She claps once and reaches for the purple crayon.
Forest watches this. Then watches me. Then looks back at the ASHFALL schematics.
"That's how you built it." Forest watches the child scribble on the floor, working out the realization. "The neighbor logic. Every element references the ones on either side. Checks left, checks right, carries the value forward. You didn't design a financial system." He pauses. "You designed a multiplication table at scale. Phoenix has been running on arithmetic, and nobody noticed it because nobody thinks in arithmetic the way you do."
The pen stops.
He's right.
It never had a name because it didn't need one.
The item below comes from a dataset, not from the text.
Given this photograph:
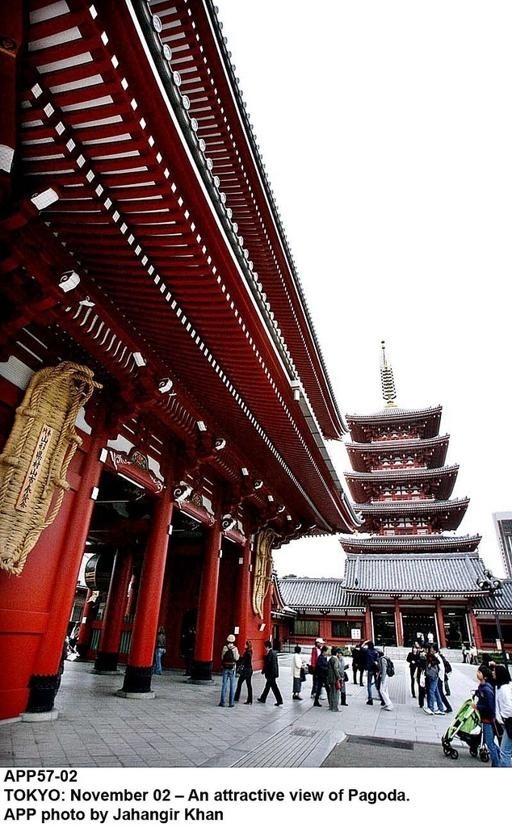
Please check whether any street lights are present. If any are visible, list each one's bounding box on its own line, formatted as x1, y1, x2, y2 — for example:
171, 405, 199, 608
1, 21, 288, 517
475, 568, 512, 682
Forest just named it, from the outside, in thirty minutes, by watching a six-year-old do multiplication.
"Yes." I lay down the pen. "The recursive structure isn't a security feature."
"It's a signature." Forest holds my gaze. "Yours."
Lily holds up her drawing. A purple dinosaur, round and satisfied-looking, its tail curving in a wide arc back toward its own mouth.
"Look! It looks like your snake." Lily proudly holds up her sheet of paper. "But a dinosaur. Because dinosaurs are better."
He examines it with complete seriousness. "Unambiguously better."
Lily sets her drawing on the floor and looks from the drawing to the Jörmungandr and back.
"They're the same." Lily points to the crayon lines. "The tail goes back to the mouth. Does the dinosaur know it's going around forever, or does it think it's going somewhere new?"
"What do you think?" Forest tilts his head.
"I think it knows. But it doesn't mind because it's a dinosaur and dinosaurs don't worry about things." She picks up Theodore. "I'm hungry."
"Come, Lily-bug." Thorne pushes back from the table. "Let's get Theodore something to eat."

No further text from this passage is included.